What this task involves: Compute how many lines in the entries below include the string "recaptcha". Only the number is wanted.

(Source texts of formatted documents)
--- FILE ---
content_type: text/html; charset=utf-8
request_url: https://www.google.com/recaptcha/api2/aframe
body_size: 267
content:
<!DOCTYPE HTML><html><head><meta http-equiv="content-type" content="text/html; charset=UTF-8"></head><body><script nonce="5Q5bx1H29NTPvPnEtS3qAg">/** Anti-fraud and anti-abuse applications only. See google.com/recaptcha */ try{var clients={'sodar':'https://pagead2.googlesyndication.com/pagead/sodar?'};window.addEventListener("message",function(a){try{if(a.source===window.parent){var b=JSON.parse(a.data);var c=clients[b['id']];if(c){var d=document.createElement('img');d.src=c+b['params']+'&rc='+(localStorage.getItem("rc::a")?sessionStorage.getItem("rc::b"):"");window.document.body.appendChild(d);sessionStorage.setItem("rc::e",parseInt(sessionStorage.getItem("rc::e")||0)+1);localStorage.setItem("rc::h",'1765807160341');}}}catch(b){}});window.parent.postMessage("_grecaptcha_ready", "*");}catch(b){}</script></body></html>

* * *

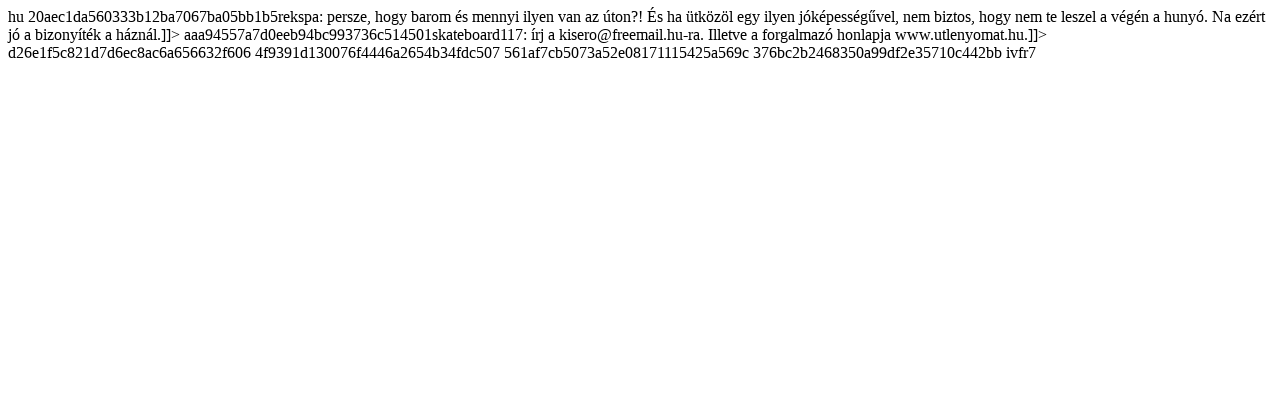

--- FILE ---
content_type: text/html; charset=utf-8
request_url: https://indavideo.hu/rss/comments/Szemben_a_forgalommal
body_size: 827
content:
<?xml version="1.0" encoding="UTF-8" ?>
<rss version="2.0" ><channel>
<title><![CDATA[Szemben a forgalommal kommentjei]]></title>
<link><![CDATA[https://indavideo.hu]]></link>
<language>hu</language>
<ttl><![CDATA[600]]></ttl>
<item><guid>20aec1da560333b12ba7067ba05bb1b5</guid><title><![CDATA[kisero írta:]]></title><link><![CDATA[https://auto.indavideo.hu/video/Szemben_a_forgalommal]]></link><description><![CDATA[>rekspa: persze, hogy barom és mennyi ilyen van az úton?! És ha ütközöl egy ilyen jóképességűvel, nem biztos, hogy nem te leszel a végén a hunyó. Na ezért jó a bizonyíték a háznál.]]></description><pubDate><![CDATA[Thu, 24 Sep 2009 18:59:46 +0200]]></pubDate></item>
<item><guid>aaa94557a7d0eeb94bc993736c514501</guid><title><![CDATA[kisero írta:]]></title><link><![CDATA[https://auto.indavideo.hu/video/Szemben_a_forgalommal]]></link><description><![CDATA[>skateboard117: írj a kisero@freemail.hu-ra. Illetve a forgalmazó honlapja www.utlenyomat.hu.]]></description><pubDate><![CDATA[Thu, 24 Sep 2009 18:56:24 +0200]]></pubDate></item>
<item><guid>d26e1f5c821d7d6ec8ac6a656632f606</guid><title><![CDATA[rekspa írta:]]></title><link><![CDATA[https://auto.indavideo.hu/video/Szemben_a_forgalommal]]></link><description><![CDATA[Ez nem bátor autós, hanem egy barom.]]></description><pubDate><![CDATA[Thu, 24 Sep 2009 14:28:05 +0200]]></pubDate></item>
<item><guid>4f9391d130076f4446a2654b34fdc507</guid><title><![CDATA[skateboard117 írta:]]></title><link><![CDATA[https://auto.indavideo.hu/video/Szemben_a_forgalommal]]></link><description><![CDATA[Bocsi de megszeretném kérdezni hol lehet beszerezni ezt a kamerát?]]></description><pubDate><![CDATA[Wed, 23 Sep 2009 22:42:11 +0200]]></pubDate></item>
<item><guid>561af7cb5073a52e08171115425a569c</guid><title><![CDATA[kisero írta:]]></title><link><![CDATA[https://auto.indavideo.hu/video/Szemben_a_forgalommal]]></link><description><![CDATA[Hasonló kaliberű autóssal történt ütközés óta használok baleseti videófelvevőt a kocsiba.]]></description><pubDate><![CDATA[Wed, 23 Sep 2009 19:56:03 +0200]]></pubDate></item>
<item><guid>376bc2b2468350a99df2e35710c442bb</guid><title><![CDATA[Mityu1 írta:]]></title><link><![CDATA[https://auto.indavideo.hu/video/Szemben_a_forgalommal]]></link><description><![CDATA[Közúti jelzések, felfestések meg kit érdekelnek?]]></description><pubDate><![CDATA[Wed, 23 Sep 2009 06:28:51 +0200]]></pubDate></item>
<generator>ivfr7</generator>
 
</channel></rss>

Solution: 2